◆ GIVEN DATA:
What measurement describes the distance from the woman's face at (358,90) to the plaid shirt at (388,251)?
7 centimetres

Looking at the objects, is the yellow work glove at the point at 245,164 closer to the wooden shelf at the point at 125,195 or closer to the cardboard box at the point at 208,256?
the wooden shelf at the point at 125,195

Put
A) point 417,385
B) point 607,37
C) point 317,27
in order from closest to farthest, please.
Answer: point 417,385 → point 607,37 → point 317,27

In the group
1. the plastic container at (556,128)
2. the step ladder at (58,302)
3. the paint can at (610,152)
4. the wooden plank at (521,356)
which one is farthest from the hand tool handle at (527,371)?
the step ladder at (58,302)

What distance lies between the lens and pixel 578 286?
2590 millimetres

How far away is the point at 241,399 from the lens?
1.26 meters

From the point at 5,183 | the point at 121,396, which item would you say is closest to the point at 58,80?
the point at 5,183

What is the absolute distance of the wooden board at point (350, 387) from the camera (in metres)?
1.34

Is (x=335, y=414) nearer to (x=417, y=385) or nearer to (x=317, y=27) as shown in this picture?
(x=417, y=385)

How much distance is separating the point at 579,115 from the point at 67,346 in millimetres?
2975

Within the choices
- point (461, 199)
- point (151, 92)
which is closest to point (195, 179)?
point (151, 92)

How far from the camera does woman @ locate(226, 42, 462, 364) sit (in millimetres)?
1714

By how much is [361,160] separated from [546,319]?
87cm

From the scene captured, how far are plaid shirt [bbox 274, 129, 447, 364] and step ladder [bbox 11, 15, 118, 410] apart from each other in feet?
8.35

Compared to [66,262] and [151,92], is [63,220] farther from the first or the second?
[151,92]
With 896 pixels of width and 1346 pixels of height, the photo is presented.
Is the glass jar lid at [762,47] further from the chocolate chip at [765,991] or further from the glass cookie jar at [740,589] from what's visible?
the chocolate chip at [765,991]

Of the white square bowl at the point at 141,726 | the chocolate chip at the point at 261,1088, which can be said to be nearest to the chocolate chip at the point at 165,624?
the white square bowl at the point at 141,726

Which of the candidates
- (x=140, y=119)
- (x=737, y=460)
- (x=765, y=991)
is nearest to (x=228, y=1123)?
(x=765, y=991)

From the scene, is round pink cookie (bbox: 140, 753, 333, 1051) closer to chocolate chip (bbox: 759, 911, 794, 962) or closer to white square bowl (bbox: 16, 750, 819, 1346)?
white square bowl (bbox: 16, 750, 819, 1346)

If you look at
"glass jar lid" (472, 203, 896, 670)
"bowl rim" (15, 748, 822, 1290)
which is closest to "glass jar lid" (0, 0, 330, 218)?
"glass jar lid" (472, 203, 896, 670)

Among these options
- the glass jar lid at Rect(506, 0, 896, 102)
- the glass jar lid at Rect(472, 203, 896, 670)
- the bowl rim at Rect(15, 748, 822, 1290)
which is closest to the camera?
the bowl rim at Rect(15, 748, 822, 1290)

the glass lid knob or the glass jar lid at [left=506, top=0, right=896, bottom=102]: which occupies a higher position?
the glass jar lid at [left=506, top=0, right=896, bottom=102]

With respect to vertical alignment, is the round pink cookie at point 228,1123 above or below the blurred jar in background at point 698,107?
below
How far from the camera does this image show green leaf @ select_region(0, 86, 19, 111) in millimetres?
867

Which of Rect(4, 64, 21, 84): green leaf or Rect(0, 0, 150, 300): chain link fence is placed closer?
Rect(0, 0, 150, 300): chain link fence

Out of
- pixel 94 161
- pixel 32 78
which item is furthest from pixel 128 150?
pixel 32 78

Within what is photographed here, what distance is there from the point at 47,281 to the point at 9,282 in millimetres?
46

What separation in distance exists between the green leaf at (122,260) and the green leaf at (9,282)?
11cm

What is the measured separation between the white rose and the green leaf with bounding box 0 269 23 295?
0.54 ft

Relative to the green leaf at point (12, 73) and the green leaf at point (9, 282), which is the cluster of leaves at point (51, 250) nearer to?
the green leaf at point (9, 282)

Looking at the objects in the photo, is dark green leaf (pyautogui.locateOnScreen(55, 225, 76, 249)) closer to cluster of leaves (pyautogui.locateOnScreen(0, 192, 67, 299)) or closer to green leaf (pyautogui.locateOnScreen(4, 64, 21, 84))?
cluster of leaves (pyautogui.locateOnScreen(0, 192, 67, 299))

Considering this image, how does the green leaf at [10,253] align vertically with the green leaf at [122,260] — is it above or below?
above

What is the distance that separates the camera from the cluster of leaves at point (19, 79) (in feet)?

◆ WHAT IS ASKED: Starting at the line that contains "Among these options", write out every line to the end of the entries, exactly as given.

◆ WRITTEN REPLY:
Among these options
- the glass jar lid at Rect(506, 0, 896, 102)
- the glass jar lid at Rect(472, 203, 896, 670)
- the bowl rim at Rect(15, 748, 822, 1290)
which is closest to the camera?
the bowl rim at Rect(15, 748, 822, 1290)

the glass lid knob or the glass jar lid at [left=506, top=0, right=896, bottom=102]: which occupies a higher position?
the glass jar lid at [left=506, top=0, right=896, bottom=102]

With respect to vertical alignment, is the round pink cookie at point 228,1123 above or below the blurred jar in background at point 698,107?
below
How far from the camera does this image show green leaf @ select_region(0, 86, 19, 111) in millimetres?
867

Which of Rect(4, 64, 21, 84): green leaf or Rect(0, 0, 150, 300): chain link fence is placed closer?
Rect(0, 0, 150, 300): chain link fence

Out of
- pixel 94 161
- pixel 32 78
which item is furthest from pixel 128 150?
pixel 32 78

Within what is photographed here, what distance is there from the point at 47,281 to the point at 9,282 in millimetres?
46

What separation in distance exists between the green leaf at (122,260) and the green leaf at (9,282)?
11cm

What is the measured separation between the white rose and the green leaf with bounding box 0 269 23 295?
0.54 ft

Relative to the green leaf at point (12, 73) and the green leaf at point (9, 282), which is the cluster of leaves at point (51, 250) nearer to?
the green leaf at point (9, 282)

Looking at the objects in the photo, is dark green leaf (pyautogui.locateOnScreen(55, 225, 76, 249)) closer to cluster of leaves (pyautogui.locateOnScreen(0, 192, 67, 299)) or closer to green leaf (pyautogui.locateOnScreen(4, 64, 21, 84))?
cluster of leaves (pyautogui.locateOnScreen(0, 192, 67, 299))

Considering this image, how does the green leaf at [10,253] align vertically with the green leaf at [122,260] — is it above or below?
above

What is the distance that separates the camera from the cluster of leaves at point (19, 79) (in feet)?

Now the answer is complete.